Сломанный гребной винт или даже мотор можно заменить. Бывают ситуации значительно хуже. Одна из них запомнилась мне на всю жизнь и во-многом изменила всю систему приоритетов. До того как стать кардиохирургом, я 10 лет посвятил хирургии общей. Сейчас кругом узкая специализация. И это неплохо. Плохо, когда приходят в кардиохирургию без хорошей базовой общехирургической подготовки. Мне в этом отношении повезло. Руководитель клиники Михаил Иванович Лыткин начинал свой профессиональный путь с фронтовых госпиталей. Он считал, что военный хирург должен уметь делать все. Тогда была такая доктрина. Авторитет шефа был непререкаем, и мы все стремились расширить свой спектр профессиональных навыков.

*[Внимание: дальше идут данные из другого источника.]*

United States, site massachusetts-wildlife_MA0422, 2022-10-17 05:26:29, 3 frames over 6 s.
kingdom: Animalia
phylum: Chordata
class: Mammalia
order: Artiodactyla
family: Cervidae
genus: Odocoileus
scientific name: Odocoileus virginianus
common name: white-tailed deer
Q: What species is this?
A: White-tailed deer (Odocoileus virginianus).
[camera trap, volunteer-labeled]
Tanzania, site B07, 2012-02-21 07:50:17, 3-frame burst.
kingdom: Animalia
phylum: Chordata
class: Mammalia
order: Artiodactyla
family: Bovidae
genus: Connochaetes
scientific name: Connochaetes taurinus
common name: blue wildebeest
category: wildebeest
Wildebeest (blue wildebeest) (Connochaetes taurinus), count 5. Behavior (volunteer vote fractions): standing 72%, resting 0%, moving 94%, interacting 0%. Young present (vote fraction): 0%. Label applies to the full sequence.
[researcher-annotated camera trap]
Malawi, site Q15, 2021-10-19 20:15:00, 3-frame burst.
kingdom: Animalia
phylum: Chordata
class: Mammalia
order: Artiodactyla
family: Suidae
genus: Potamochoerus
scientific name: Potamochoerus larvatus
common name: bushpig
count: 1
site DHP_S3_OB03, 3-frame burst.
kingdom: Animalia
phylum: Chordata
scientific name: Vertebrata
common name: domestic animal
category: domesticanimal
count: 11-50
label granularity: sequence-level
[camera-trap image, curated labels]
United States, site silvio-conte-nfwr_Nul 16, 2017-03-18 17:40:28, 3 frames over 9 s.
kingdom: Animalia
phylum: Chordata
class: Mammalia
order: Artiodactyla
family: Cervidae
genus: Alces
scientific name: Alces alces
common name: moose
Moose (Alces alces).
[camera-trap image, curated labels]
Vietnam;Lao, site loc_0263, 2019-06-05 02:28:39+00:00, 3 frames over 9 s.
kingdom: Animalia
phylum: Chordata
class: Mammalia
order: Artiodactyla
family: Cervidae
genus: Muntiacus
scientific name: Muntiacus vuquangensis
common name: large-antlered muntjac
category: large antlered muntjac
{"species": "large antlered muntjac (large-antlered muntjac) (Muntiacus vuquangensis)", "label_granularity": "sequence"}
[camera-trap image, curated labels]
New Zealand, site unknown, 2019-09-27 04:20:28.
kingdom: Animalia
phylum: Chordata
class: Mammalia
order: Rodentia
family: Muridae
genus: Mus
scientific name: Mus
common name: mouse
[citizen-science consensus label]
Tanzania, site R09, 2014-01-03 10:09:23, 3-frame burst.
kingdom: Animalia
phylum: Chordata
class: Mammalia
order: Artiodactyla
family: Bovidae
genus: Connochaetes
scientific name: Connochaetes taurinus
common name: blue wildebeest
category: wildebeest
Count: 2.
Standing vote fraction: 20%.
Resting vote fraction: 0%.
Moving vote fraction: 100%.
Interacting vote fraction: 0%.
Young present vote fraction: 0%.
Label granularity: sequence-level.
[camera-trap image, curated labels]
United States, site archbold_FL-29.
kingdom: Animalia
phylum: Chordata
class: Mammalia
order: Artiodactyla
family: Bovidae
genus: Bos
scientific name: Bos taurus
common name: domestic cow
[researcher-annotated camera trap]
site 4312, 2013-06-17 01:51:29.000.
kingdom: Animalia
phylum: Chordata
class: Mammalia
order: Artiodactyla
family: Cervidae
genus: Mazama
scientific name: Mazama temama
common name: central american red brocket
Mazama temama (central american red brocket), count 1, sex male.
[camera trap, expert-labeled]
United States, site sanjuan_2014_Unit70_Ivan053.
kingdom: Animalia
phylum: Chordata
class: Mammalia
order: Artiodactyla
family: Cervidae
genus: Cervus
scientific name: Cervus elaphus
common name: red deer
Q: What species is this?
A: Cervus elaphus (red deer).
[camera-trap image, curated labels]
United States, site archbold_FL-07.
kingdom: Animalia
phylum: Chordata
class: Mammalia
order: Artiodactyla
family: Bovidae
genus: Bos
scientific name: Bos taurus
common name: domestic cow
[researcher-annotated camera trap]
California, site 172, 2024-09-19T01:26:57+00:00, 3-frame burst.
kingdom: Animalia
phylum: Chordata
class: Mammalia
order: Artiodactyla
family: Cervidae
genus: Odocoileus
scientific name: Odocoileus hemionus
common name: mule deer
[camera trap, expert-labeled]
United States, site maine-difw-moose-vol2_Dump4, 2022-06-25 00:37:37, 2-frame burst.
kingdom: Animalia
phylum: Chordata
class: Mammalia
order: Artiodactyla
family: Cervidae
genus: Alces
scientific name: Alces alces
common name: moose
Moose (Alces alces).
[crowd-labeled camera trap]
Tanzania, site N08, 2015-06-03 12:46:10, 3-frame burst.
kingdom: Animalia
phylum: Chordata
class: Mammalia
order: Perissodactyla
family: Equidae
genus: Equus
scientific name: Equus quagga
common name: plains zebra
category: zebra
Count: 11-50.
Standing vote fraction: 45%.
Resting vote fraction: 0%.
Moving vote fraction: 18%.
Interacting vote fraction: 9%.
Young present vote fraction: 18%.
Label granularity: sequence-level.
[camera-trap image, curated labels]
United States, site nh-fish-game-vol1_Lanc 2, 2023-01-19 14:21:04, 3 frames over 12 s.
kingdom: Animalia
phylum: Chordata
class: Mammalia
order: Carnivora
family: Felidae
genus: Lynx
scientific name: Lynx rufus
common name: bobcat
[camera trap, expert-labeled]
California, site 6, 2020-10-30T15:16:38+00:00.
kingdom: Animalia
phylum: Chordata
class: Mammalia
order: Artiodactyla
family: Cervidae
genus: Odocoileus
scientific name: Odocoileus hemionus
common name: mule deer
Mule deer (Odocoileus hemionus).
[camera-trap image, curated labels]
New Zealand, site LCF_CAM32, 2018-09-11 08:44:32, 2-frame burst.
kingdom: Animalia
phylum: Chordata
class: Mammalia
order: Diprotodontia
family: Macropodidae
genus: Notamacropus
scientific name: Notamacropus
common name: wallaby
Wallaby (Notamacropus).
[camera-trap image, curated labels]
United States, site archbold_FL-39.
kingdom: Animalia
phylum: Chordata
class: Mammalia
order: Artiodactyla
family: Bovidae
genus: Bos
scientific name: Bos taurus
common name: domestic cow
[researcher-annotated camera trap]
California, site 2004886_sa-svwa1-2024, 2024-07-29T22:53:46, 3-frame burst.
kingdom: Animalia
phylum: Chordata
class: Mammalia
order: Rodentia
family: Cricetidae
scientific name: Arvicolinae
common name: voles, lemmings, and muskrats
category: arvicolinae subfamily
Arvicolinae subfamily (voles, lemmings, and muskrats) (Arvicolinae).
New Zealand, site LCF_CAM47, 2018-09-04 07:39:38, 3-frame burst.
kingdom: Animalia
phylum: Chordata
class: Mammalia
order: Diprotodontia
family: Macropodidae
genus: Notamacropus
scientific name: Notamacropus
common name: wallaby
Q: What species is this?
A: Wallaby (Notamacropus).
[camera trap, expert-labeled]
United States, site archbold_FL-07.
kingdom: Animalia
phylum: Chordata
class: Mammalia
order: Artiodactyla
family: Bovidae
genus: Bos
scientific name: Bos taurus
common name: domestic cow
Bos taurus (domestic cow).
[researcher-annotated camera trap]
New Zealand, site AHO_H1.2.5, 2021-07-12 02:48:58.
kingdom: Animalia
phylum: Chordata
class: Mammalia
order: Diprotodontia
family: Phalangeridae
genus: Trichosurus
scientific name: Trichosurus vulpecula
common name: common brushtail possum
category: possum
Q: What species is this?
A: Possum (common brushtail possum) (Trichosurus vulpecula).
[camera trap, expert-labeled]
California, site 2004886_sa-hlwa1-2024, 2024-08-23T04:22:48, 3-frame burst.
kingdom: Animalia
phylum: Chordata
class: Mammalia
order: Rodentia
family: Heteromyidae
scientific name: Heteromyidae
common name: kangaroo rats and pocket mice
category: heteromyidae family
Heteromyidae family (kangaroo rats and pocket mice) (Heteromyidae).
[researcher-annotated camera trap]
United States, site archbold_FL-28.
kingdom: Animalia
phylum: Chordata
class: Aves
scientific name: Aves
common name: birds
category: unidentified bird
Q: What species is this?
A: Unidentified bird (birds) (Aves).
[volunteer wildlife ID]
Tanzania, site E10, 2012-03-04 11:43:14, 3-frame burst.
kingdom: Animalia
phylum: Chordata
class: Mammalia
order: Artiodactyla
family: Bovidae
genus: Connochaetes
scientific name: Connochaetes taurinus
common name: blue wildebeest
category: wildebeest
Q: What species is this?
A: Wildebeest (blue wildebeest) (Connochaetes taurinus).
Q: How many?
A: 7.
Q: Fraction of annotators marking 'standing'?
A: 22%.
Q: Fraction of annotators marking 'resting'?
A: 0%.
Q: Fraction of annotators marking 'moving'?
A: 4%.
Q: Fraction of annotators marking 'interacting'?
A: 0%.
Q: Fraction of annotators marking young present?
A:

Однажды я прооперировал по поводу желчекаменной болезни молодую женщину, жену своего знакомого. Назову его Иваном Михайловичем. Разница в возрасте у них была лет в двадцать. Если не ошибаюсь, у него это был третий брак, но первый счастливый. Операция прошла нормально, и я пациентку больше не видел. Спустя года полтора звонит ее супруг и говорит, что Люду (имя изменено) беспокоят сильные боли в животе. На следующий день они приехали. Я никакой хирургической проблемы не увидел и предложил положить ее в отделение гастроэнтерологии. Найти место в специализированном отделении всегда было непросто. Я объяснил ситуацию и сказал, что не хочу класть пациентку в обычную терапевтическую клинику, будет лучше, если ею займутся именно гастроэнтерологи. Проходит недели две. Иван Михайлович звонит и говорит, что боли очень сильные и они согласны на любую госпитализацию, лишь бы побыстрее.